Page extract Start Marker

# cacatuoides color variants



## celaeno (Apr 28, 2006)

what is the difference between a double red and a triple red apisto cacatuoides?

i plan on getting 1m and 2f for a 20 gallon tank, where they'll be with 8 cherry barbs and 4 otos.

is there anything i should know about cacatuoides before buying some?


----------



## Hubbynz (May 10, 2008)

Double red and a triple red apisto cacatuoides are not natural colourations but the result of selective breeding.

A double red has red colouring in the tail and dorsal fins.

A triple red has red colouring in the tail, dorsal and anal fins.

Everything else is the same.

Triple Reds are a slightly more selective breed and most likely sell for a higher price.


----------



## Hubbynz (May 10, 2008)

Here are some pics of my triple red male which I ordered as a double red.


----------



## rogersb (May 21, 2007)

Go with a triple red if you can find them. I have both and must say the double is a disappointing fish when put in comparison with my triple. They're an awesome looking fish with not only the red but yellow and blue tones in their bodies and it's really quite a sight. I have them in a 20 long with some GBR, cardinals, a couple otos, and a few cherry barbs. I'm getting rid of the barbs. I think you'll notice they're nasty fish that steal eggs and eat fry whenever they get a chance. The cardinals are much nicer looking and tend to keep to themselves. just an idea.


----------



## Toby_H (Apr 15, 2005)

My fiance was just lecturing me about getting rid of my Apistos  They are very fun fish...



Hubbynz said:


> A double red has red colouring in the tail and dorsal fins.
> 
> A triple red has red colouring in the tail, dorsal and anal fins.


^ great answer! They are the same species, just different color variations... All other requirements/preferences will also be the same...

I've had both double and triple reds (and gold and orange, etc). I've seen very stout triples, and I've seen gimpy ones... The stout ones seem to be hardy fish with very impressive coloring...

On the other hand I've had double reds that were just as stout, colorful, hardy, etc as my nicest triples. I believe that each morph has the same potential to be amazing, but not every fish is going to be amazing.

The one exception that my personal experience makes is each of the Golds I've gotten have been sort of gimpy. But that may just be my experience and not the 'status quo'.


----------



## Fishguy28 (Feb 5, 2007)

Hubbynz said:


> Double red and a triple red apisto cacatuoides are not natural colourations but the result of selective breeding.

Page extract End Marker
Material supplied Start Marker

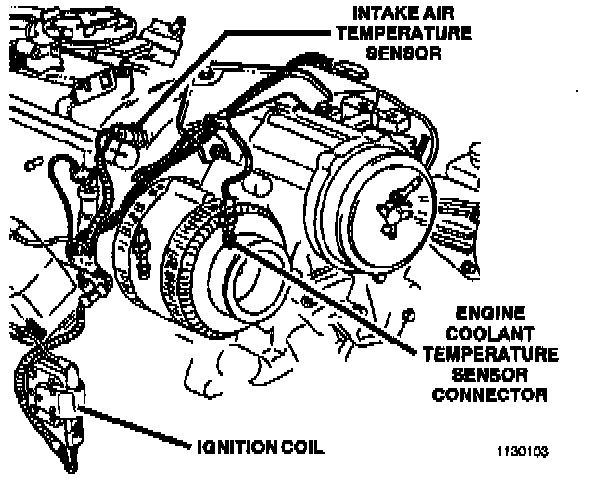 INTAKE AIR TEMPERATURE SENSOR

ENGINE COOLANT TEMPERATURE SENSOR CONNECTOR

IGNITION COIL

1130103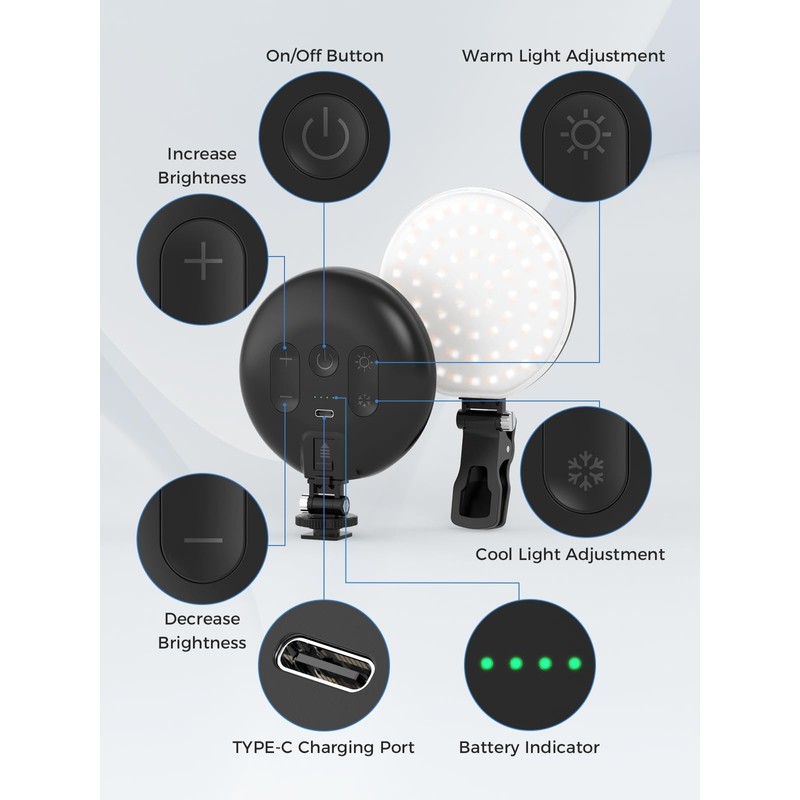 On/Off Button

Warm Light Adjustment

Increase Brightness

Cool Light Adjustment

Decrease Brightness

TYPE-C Charging Port

Battery Indicator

Material supplied End Marker

◆ **Work task**: Translate this sentence from the cacatuoides color variants thread into Spanish: "A triple red has red colouring in the tail, dorsal and anal fins."

◆ **Task solution**: Un triple rojo tiene coloración roja en la cola y en las aletas dorsal y anal.